By CHIP CUMMINS and CAROLYN KING
TORONTO -- TransCanada Corp. said Friday that it resubmitted
an application for a US permit for its controversial Keystone
XL oil pipeline expansion, rejected by the White
House earlier this year after it became a political flashpoint
ahead of this year's presidential election.
The Calgary-based pipeline company said it will supplement
its application, which was submitted to the US Department of
State, with a proposed, alternative route in Nebraska as soon
as that route is selected.
Nebraska became the focal point of some of the most vocal
opposition to the line.
TransCanada has long
maintained it planned to resubmit its application. US President
Barack Obama rejected the line after Republican lawmakers
imposed an early deadline on the decision, part of a broader
tax compromise with the president.
The reapplication doesn't likely change the timing of an
ultimate decision on the project.
The White House said it would welcome a resubmission, but
because of the time required to process and review a new
application, a decision isn't expected until after the November
In a statement Friday, the White House acknowledged receipt
of the application and said it was "committed to conducting a
rigorous, transparent and thorough review."

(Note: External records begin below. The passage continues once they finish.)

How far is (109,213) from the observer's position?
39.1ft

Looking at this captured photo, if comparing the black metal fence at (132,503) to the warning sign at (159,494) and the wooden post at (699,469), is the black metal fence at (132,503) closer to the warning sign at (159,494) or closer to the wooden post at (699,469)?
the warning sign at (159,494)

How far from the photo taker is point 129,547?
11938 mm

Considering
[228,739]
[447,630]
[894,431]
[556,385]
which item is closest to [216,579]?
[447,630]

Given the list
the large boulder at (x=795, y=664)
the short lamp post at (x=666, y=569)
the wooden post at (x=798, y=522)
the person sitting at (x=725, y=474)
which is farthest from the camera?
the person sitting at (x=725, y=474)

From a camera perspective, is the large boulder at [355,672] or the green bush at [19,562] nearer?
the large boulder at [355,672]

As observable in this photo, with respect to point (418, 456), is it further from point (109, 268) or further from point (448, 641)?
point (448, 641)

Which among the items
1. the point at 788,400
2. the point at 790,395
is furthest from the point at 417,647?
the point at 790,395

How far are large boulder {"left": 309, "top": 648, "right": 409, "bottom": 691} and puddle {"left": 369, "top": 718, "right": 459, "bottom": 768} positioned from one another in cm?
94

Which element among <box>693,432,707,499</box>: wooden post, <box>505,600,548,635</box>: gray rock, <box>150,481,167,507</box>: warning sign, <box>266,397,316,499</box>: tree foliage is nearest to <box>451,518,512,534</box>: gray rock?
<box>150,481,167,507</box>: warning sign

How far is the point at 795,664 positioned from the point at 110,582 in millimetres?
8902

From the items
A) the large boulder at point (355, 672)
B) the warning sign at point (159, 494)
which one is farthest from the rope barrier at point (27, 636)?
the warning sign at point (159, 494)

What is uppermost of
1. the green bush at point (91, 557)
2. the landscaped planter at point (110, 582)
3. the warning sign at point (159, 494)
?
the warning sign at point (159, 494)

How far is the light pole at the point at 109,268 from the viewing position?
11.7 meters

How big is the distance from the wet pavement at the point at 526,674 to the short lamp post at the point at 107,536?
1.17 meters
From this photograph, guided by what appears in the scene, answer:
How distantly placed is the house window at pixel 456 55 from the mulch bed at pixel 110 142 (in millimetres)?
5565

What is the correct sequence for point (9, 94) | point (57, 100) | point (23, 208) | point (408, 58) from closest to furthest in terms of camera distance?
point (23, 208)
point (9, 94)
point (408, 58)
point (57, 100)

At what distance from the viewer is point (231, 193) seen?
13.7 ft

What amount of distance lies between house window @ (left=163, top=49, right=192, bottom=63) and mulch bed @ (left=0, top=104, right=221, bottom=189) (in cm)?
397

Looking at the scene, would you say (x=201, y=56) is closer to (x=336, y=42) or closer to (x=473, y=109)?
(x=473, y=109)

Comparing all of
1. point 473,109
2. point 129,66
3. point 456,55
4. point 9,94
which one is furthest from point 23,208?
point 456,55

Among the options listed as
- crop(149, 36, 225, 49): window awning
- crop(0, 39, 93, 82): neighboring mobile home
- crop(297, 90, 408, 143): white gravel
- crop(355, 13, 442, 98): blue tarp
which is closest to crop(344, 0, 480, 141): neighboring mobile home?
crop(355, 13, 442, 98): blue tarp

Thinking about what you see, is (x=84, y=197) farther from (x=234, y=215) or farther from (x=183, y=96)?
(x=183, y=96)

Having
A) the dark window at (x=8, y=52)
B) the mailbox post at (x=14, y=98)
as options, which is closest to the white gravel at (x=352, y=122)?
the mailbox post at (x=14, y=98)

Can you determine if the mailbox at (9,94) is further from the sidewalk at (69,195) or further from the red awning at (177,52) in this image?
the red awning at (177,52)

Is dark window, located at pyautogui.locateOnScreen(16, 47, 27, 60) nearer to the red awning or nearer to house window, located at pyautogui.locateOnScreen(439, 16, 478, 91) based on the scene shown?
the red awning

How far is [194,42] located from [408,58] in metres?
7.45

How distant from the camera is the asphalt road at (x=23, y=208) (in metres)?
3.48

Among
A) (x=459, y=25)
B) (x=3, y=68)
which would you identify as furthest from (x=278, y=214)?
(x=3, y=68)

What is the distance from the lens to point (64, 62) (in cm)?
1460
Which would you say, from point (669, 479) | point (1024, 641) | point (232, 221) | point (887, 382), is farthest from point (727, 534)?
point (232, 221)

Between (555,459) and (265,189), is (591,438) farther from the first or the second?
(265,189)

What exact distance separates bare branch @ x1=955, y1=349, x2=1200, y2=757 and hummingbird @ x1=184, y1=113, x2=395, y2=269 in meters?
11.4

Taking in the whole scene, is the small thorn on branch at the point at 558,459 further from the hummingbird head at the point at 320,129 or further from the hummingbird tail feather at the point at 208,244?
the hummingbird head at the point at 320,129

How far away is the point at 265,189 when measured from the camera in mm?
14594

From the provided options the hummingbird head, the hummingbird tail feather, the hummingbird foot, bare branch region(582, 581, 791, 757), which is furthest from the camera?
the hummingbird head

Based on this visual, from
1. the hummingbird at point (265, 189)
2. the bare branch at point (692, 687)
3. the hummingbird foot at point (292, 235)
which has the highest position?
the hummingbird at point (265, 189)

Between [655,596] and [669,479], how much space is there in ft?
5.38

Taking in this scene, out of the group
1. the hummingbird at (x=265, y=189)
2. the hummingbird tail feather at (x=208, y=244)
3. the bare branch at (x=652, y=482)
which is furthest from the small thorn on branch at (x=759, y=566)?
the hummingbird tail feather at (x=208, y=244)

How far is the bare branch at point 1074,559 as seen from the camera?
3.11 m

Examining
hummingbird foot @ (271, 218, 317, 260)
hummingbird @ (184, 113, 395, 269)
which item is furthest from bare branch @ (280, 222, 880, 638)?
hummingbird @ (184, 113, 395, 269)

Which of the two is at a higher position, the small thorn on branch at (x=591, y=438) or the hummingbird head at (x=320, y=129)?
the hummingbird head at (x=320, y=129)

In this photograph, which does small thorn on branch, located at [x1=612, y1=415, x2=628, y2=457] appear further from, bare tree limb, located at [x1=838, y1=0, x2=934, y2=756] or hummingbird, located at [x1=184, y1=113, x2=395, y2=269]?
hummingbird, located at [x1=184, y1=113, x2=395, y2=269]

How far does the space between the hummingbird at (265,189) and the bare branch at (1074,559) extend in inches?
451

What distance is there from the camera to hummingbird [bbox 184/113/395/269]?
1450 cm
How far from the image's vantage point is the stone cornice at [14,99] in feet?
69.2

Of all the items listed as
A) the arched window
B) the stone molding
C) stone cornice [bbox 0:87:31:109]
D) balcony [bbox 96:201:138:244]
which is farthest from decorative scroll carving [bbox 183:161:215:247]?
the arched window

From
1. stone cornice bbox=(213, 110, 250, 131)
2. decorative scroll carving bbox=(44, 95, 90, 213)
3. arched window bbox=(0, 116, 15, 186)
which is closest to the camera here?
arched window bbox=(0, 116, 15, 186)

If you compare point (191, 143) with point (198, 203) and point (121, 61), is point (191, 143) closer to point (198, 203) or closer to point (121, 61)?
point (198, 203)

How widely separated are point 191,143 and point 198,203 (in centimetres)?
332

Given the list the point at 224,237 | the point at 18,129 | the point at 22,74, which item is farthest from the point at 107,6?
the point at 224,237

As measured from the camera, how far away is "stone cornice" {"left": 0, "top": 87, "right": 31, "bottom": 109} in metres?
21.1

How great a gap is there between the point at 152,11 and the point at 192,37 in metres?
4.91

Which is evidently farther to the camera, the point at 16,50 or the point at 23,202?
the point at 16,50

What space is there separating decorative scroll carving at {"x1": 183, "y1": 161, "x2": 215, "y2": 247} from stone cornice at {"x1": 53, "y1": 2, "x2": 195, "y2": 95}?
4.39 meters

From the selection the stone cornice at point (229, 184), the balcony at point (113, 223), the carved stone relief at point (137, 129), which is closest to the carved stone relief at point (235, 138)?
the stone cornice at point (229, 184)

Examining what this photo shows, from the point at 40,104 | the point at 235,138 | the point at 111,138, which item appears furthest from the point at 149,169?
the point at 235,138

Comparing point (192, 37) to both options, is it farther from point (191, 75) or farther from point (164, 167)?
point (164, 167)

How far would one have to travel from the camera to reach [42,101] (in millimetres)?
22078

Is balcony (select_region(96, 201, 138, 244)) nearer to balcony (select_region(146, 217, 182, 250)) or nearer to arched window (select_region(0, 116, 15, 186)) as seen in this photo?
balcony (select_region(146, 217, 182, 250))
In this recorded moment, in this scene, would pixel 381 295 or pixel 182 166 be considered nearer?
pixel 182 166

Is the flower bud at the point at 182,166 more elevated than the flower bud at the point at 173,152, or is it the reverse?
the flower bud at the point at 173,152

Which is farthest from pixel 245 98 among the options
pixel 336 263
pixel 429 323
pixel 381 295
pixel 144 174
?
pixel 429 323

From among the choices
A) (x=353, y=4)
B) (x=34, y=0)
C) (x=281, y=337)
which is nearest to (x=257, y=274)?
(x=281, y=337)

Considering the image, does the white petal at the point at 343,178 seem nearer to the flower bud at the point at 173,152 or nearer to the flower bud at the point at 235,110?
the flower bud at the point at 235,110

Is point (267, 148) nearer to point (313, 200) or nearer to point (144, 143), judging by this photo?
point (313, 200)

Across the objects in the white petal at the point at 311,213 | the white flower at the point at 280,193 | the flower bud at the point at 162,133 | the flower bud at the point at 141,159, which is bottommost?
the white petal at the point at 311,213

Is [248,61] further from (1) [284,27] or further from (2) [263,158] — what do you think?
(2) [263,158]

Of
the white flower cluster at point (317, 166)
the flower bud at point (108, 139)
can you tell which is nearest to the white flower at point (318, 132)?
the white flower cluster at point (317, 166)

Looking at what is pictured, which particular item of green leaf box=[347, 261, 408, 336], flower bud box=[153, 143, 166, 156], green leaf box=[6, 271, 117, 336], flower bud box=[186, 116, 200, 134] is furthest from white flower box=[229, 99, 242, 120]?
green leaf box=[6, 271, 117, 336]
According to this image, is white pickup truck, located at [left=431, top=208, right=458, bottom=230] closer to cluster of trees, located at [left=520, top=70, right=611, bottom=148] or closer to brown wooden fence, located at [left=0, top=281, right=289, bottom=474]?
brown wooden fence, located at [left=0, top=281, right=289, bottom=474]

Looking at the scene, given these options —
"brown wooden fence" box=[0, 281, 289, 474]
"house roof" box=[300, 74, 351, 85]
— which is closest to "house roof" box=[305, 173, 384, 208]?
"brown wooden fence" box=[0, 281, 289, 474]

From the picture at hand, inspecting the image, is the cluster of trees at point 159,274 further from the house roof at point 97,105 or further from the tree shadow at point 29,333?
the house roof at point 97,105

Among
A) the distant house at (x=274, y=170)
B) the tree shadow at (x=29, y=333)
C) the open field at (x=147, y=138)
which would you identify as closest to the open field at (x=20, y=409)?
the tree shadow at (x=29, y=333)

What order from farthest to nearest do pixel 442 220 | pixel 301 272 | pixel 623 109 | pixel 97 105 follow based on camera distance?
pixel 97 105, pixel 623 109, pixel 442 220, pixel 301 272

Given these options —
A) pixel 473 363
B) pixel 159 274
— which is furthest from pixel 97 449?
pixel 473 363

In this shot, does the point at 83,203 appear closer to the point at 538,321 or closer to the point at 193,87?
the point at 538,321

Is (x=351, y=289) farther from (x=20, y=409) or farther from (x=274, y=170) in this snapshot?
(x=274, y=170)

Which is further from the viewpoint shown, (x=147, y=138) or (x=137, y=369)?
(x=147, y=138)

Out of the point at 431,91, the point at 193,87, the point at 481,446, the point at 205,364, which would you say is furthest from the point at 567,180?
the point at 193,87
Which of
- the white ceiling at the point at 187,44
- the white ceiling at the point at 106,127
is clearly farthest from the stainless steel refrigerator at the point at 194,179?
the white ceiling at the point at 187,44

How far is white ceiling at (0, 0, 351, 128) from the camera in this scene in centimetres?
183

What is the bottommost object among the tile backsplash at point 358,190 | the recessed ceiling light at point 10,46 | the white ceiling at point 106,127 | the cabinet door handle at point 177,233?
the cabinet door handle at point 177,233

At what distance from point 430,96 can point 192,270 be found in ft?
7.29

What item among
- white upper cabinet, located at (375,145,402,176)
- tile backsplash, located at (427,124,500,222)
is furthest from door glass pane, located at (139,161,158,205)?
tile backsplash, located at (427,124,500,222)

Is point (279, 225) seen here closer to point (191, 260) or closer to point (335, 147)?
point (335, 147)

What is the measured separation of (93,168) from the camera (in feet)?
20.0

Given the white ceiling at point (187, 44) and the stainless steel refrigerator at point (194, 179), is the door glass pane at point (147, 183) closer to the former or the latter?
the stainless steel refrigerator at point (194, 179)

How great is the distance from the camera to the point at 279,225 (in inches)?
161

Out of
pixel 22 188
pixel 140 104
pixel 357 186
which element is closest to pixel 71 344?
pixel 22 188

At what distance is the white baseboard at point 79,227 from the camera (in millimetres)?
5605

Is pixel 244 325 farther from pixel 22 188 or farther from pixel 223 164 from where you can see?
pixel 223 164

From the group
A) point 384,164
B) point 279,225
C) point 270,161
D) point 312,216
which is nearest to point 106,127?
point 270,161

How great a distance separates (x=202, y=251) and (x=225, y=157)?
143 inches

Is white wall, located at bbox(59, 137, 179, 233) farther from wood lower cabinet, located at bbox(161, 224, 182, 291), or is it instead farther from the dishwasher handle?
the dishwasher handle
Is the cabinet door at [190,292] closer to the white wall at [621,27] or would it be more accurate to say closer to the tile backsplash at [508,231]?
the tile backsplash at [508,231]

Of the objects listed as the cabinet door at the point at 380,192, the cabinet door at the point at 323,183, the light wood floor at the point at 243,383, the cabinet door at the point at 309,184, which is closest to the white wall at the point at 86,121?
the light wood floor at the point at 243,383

Canada's government and Canadian producers have pushed hard
for the expansion. Canadian oil production
has soared, but pipeline capacity out of oil-rich, but
landlocked, Alberta is limited.
The line has divided Washington. Many environmentalists and Democrats have
criticized it for furthering American dependence on fossil
fuels, especially since much of the fresh Canadian oil the line
would bring would come from Canada's oil-sands industry.
Oil sands, essentially bitumen mixed with quartz sand, takes
more energy and thus produces a higher carbon footprint, by many measures,
than conventional drilling.
Canadian officials and executives counter that the industry
is one of the most highly regulated in the world and has
comparable greenhouse-gas emissions to many other types of
crude around the world.
US Republicans have rallied around the line, saying it will
bolster energy security and create jobs. Republicans have
portrayed the White House rejection ahead of the US
presidential election in November as a missed opportunity to
aid the economy.
The White House has defended its decision, saying it didn't
have time to adequately review the line after Republicans
insisted on an accelerated review earlier this year. Obama
invited TransCanada to reapply.
TransCanada said its resubmitted application builds on three
years of environmental review.
"It was the most comprehensive process ever for a
cross-border pipeline and that work should allow our cross
border permit to be processed expeditiously," said Russ
Girling, TransCanada's chief executive, in a statement
TransCanada said the line was "in the national interest of
the United States." The company said shipping interest on the
proposed line was strong both from Canadian producers and those
in the US.
American production in the Midwest has also grown sharply
recently, and Keystone XL would transport US-produced oil to
the Gulf Coast, as well as Canadian crude.
TransCanada expects to begin construction of Keystone XL in the
first quarter of next year, with completion slated for as early
as late 2014, if approved.
TransCanada has said it will move ahead with a shorter
segment of the line - from Cushing, Okla., to the US Gulf Coast
- which doesn't need Washington approval. That segment should
start pumping by late next year, the company said.